As a kid, dirt and trucks mattered to me. Playing construction man in the back yard, I built buildings and their stories. I got lost in the fantasy. Loved it.
Some back story: in 1968 I viewed my first time-lapse film. It was a 366 frame, 16mm color film of the building of Sleeping Beauty’s Castle at Disneyland. I was well into my photography journey by then and knew enough to appreciate the investment of time required to make a film over a 366 day period: every day the photographer climbed up a tall ladder, held the camera steady, took one picture and climbed down. Repeated this task 365 times, didn’t make a mistake and all the pictures lined up perfectly! It was magical. I was hooked. Had the details completely wrong but I was hooked.

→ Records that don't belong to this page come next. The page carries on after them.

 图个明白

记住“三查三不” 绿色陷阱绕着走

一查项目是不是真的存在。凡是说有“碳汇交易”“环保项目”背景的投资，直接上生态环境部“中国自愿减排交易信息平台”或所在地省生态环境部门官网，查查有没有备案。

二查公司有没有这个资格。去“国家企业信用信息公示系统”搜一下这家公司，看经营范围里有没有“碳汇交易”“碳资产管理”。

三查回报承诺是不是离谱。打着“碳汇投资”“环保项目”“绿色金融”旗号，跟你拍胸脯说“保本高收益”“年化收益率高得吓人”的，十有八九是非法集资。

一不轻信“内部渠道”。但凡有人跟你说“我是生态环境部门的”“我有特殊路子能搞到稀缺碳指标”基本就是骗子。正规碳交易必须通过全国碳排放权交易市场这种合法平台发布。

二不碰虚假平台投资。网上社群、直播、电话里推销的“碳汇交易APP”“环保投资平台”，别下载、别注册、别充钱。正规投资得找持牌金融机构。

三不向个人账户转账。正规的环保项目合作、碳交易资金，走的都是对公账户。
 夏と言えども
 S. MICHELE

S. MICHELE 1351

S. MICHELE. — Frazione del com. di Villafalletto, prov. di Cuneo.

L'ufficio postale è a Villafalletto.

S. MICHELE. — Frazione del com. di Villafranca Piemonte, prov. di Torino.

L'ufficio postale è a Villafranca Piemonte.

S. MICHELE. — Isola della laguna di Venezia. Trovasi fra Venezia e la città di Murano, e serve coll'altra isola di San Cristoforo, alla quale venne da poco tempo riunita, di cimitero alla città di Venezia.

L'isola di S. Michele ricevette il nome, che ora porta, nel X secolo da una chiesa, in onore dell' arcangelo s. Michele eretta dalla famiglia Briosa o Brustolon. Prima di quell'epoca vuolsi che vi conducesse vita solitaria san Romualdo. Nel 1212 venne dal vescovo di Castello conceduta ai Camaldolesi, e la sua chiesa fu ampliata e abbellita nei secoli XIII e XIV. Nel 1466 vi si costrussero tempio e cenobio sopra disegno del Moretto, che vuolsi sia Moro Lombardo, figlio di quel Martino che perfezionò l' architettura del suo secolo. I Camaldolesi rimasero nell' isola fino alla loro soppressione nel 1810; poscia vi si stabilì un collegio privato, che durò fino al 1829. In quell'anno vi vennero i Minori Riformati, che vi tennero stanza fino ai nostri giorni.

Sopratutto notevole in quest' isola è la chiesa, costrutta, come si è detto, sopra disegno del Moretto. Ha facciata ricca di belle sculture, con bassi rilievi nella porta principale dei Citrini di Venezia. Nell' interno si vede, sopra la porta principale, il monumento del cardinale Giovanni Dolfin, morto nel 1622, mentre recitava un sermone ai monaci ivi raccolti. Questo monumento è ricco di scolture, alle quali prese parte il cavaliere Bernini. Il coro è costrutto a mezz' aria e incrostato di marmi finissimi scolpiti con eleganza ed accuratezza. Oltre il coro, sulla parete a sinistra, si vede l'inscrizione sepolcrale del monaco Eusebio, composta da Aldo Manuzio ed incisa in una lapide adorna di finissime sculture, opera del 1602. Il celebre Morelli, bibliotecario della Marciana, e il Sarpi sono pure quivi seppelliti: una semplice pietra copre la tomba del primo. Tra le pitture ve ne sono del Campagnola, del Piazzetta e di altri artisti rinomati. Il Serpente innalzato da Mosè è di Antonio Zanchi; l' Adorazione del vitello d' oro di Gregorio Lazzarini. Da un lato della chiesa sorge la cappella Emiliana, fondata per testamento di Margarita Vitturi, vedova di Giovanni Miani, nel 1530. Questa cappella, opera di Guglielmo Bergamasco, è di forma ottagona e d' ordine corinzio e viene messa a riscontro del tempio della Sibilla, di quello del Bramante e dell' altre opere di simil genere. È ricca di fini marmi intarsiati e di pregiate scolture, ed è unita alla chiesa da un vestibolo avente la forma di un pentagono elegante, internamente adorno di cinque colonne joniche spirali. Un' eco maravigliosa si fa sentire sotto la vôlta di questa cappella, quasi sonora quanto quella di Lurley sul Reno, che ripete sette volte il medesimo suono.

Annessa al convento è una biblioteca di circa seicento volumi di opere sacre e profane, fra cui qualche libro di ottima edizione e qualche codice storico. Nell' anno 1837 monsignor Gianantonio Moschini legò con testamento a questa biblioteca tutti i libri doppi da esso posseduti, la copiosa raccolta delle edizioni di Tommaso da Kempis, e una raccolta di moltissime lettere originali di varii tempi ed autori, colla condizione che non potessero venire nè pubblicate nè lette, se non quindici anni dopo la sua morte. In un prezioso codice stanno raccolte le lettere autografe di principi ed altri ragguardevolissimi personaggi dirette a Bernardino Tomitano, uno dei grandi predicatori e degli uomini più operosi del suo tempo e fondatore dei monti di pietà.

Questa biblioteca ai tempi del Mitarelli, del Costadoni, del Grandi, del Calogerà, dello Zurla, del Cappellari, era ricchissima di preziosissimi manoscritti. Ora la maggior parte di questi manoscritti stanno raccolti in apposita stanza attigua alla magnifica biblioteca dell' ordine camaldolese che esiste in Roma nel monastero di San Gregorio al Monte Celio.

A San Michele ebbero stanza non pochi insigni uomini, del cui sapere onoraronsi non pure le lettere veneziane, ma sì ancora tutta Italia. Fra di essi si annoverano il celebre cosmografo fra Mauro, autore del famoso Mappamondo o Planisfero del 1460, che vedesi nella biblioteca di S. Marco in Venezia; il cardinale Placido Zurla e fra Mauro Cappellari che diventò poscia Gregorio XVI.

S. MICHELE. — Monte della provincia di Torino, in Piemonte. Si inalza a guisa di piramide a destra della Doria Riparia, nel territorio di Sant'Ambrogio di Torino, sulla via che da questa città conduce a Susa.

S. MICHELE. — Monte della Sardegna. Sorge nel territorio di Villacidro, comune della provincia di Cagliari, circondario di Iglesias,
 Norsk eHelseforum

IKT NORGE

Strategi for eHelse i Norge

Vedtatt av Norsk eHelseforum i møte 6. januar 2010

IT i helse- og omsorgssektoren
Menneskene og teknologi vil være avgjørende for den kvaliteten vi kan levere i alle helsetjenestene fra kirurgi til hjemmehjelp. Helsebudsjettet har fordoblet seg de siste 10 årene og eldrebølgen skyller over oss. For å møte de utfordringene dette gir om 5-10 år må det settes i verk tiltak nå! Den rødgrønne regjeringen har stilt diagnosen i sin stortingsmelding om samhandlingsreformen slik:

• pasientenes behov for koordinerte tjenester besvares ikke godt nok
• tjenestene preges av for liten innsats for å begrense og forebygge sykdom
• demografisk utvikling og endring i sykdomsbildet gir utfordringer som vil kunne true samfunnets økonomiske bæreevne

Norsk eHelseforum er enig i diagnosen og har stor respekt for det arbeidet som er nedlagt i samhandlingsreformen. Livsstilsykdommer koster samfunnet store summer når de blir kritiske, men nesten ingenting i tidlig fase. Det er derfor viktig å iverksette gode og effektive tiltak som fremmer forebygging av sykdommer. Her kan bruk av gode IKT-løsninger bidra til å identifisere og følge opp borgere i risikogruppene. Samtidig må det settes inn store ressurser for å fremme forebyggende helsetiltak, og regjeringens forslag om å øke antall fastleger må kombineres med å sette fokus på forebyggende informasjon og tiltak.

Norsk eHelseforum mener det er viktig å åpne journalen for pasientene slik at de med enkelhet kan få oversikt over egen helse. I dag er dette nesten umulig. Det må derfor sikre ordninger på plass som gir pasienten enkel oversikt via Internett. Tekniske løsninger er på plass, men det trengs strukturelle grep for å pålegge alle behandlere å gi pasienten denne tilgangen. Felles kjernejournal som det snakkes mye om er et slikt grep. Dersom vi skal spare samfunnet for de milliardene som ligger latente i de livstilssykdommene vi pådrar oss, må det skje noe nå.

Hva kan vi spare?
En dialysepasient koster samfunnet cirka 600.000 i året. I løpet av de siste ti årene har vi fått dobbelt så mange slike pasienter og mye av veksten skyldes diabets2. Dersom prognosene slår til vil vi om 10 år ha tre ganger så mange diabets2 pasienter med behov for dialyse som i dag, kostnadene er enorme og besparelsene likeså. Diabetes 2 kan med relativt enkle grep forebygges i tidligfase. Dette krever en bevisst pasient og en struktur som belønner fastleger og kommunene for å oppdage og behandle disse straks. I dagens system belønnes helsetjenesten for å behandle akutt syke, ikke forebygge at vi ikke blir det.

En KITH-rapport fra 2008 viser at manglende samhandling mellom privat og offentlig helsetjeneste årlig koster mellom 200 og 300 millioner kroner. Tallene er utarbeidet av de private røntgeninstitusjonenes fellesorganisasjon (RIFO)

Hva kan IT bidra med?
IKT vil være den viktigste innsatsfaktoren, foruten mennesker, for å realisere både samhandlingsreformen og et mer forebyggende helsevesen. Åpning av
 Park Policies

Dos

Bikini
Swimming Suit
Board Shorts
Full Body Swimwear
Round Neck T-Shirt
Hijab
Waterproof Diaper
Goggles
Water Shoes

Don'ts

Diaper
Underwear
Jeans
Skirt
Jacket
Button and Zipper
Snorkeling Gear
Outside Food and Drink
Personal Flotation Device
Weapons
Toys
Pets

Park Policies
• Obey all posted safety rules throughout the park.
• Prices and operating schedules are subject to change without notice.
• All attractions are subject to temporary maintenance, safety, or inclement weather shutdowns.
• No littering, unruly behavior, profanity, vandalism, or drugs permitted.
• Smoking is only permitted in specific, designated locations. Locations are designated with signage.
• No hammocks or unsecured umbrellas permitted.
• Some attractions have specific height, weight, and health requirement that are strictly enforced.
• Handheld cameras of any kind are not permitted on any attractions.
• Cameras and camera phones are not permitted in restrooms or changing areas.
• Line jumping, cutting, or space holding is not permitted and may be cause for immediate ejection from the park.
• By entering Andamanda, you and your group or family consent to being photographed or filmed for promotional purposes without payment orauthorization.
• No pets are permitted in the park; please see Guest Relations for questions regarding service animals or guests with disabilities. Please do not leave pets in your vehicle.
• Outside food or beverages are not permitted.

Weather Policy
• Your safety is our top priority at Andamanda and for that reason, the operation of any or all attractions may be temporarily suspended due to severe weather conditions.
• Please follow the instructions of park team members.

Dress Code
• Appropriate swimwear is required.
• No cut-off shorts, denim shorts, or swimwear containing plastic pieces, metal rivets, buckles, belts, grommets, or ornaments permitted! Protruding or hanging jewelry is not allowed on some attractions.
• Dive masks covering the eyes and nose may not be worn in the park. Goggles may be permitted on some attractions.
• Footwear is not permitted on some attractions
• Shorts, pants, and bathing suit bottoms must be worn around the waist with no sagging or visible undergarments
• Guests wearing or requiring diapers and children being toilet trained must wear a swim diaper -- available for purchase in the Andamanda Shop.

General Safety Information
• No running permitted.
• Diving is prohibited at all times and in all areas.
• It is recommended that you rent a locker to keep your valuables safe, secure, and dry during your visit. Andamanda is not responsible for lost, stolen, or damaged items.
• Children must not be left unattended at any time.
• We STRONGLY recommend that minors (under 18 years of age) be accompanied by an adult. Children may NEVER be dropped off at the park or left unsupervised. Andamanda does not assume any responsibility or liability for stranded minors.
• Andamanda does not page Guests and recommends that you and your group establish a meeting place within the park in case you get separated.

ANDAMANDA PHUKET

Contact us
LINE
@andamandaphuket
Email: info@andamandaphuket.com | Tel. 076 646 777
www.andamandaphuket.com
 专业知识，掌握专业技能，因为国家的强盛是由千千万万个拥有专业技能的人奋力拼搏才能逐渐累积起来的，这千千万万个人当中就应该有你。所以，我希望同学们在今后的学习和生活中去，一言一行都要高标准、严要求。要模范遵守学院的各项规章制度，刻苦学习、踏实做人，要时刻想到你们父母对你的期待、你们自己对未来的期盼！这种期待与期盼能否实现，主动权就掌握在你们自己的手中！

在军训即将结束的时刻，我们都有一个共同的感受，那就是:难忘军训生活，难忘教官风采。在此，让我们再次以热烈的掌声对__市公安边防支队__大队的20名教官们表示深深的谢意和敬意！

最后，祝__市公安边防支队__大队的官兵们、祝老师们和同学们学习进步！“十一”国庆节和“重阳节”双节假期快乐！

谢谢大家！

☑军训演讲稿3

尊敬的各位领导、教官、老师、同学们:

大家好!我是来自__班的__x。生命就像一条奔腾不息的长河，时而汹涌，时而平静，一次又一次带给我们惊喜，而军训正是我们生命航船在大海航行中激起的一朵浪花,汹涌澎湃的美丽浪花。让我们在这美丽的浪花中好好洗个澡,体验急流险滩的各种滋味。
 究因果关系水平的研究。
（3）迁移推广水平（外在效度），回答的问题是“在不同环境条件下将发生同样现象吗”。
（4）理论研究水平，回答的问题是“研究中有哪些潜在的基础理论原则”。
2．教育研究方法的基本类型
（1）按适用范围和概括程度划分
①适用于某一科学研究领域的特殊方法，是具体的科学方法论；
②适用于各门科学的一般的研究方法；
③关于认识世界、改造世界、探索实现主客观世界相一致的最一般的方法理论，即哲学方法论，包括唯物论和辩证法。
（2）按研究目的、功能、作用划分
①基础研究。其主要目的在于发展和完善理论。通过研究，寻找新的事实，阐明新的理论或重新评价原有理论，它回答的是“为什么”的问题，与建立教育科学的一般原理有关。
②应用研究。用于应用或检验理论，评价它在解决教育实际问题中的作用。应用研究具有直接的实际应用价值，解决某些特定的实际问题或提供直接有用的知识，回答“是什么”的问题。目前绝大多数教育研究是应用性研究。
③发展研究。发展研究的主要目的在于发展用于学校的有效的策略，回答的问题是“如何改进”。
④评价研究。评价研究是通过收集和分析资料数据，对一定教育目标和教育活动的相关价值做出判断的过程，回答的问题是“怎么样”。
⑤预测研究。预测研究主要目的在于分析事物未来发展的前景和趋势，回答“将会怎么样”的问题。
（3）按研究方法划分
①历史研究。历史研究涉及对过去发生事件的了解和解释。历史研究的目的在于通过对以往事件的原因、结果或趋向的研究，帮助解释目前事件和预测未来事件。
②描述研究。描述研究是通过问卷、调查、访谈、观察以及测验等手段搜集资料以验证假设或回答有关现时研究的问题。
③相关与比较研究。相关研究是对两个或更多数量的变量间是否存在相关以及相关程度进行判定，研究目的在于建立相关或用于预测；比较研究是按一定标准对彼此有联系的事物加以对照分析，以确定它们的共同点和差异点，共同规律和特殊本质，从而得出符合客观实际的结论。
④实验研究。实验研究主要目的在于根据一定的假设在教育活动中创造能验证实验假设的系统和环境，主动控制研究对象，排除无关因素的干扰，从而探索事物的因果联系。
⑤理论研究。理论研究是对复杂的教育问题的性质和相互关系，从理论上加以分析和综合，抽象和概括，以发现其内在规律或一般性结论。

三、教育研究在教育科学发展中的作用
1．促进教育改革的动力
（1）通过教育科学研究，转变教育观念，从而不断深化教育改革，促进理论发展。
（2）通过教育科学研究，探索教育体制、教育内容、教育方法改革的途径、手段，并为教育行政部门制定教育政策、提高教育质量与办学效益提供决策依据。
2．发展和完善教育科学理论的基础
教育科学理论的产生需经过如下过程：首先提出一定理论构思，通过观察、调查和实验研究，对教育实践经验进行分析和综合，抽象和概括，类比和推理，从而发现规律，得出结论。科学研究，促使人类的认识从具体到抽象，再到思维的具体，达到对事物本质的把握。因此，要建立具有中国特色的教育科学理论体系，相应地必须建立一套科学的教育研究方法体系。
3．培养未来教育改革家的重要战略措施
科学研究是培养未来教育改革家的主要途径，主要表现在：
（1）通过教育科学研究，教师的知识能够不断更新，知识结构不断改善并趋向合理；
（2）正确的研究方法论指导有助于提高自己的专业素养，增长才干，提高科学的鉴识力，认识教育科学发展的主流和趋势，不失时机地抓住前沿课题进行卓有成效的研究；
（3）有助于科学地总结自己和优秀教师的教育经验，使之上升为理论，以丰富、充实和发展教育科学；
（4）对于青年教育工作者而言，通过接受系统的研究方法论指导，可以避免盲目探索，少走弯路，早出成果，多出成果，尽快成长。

As a young professional photographer I opted for the confines and control of a commercial studio. I turned it into a co-op early on and we maintained happy clients, developed steady work and shared a lot of laughs. The long-term goal was always to refocus my lens on construction and industrial subject matter. When digital photography and the rebirth of time-lapse converged, it was time to move.
In 2011 my first time-lapse inquiry arrived from the world famous Huntington Library and Botanical Gardens. A time-lapse was requested to document the process of rebuilding the first Japanese tea house built in the US post WWII. 11 films later and we’re still working together. I keep my clients happy.
I think like an artist, shoot like a director and edit like a storyteller. I show up often, arrive early and stay late to capture the intricate dance that is the building process. Each time-lapse film represents a fantastical journey that I get to tell through time-lapse and video.